(Saved entries)
---*---

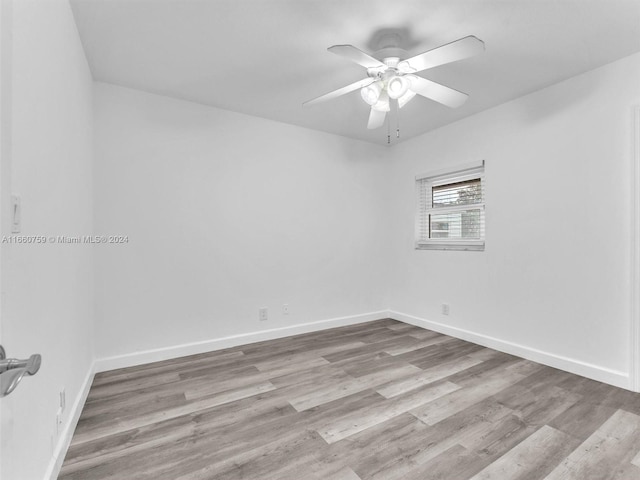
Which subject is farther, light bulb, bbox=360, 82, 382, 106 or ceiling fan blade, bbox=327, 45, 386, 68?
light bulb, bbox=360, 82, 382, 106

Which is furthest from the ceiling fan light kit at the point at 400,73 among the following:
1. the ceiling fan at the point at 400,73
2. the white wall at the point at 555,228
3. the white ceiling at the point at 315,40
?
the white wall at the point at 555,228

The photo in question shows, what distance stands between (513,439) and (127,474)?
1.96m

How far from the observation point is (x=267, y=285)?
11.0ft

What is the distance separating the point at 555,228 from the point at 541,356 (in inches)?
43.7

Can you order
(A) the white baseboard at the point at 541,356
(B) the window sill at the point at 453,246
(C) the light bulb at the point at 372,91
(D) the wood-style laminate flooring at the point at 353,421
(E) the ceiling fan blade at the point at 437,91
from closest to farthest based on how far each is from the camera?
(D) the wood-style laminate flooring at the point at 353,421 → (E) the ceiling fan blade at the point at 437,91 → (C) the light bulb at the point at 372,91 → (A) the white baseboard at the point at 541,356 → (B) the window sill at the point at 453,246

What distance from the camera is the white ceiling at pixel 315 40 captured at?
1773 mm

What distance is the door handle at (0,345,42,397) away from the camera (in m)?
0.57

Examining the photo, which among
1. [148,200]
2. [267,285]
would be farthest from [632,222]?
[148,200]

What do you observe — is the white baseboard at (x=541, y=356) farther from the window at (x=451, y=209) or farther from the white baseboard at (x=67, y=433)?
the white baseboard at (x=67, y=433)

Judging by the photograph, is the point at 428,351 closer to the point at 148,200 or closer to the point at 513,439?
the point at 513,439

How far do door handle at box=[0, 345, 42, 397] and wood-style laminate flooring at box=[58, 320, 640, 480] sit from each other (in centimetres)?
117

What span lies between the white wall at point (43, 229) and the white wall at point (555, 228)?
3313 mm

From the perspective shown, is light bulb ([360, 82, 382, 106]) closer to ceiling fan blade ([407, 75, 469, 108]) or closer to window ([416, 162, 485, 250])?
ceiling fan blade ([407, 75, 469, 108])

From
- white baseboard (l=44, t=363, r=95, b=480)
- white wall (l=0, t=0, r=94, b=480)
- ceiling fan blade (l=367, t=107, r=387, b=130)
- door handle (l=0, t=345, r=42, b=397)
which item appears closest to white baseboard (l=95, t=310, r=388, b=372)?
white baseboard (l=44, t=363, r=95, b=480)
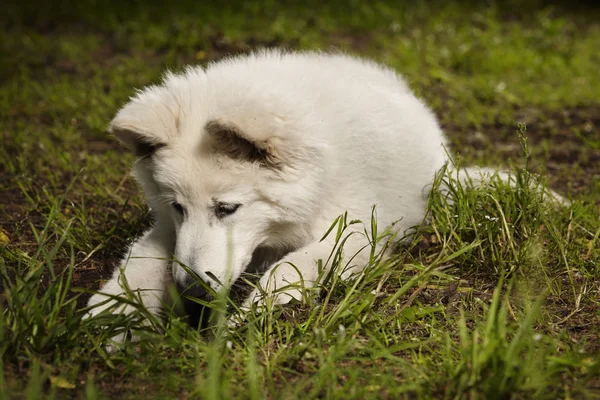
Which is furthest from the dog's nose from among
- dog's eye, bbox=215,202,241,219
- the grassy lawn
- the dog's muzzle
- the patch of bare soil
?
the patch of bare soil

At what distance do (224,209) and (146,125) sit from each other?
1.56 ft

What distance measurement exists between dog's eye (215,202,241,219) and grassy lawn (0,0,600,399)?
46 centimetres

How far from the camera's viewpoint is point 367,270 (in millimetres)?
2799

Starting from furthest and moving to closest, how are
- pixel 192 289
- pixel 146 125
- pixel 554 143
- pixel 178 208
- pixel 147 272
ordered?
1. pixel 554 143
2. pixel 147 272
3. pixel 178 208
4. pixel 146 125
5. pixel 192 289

---*---

• [The problem]
Rewrite all of the data above with every "door handle" changed to "doorknob" and nothing else altered. Omit the pictures from your answer.

• [Task response]
Which subject is farther, light bulb, bbox=360, 82, 382, 106 or ceiling fan blade, bbox=327, 45, 386, 68?
light bulb, bbox=360, 82, 382, 106

Which is furthest from the ceiling fan light kit at the point at 400,73 among the following:
1. the ceiling fan at the point at 400,73
2. the white wall at the point at 555,228
3. the white ceiling at the point at 315,40
?
the white wall at the point at 555,228

The photo in question shows, what distance stands between (513,439) and (127,474)?
1.96m

How far from the observation point is (x=267, y=285)?
11.0ft

What is the distance separating the point at 555,228 from the point at 541,356 (in inches)?
43.7

Can you order
(A) the white baseboard at the point at 541,356
(B) the window sill at the point at 453,246
(C) the light bulb at the point at 372,91
(D) the wood-style laminate flooring at the point at 353,421
(E) the ceiling fan blade at the point at 437,91
from closest to farthest based on how far each is from the camera?
(D) the wood-style laminate flooring at the point at 353,421 → (E) the ceiling fan blade at the point at 437,91 → (C) the light bulb at the point at 372,91 → (A) the white baseboard at the point at 541,356 → (B) the window sill at the point at 453,246

What distance from the camera is the white ceiling at pixel 315 40 captured at?
1773 mm

What distance is the doorknob at (0,345,42,397) away from the camera (in m)?
0.57

Examining the photo, which among
1. [148,200]
2. [267,285]
would be farthest from [632,222]?
[148,200]

What do you observe — is the white baseboard at (x=541, y=356) farther from the window at (x=451, y=209) or farther from the white baseboard at (x=67, y=433)?
the white baseboard at (x=67, y=433)

Judging by the photograph, is the point at 428,351 closer to the point at 148,200 or closer to the point at 513,439?
the point at 513,439

How far do doorknob at box=[0, 345, 42, 397] and wood-style laminate flooring at box=[58, 320, 640, 480] sit from each other (in centimetres)?
117

What span lies between the white wall at point (43, 229) and the white wall at point (555, 228)?
3313 mm

From the perspective shown, is light bulb ([360, 82, 382, 106]) closer to ceiling fan blade ([407, 75, 469, 108]) or closer to window ([416, 162, 485, 250])?
ceiling fan blade ([407, 75, 469, 108])

From
- white baseboard (l=44, t=363, r=95, b=480)
- white wall (l=0, t=0, r=94, b=480)
- ceiling fan blade (l=367, t=107, r=387, b=130)
- doorknob (l=0, t=345, r=42, b=397)
which item appears closest to white baseboard (l=95, t=310, r=388, b=372)?
white baseboard (l=44, t=363, r=95, b=480)
Which is furthest from the dog's nose from among
- dog's eye, bbox=215,202,241,219
- the grassy lawn
- the dog's muzzle
- the patch of bare soil
?
the patch of bare soil

At what distance do (224,209) and (146,125) sit from each other?
1.56 ft

What distance measurement exists between dog's eye (215,202,241,219) and grassy lawn (0,0,600,399)?
46 centimetres

How far from the camera's viewpoint is point 367,270 (in millimetres)?
2799

Starting from furthest and moving to closest, how are
- pixel 192 289
- pixel 146 125
- pixel 554 143
- pixel 178 208
- pixel 147 272
ordered?
1. pixel 554 143
2. pixel 147 272
3. pixel 178 208
4. pixel 146 125
5. pixel 192 289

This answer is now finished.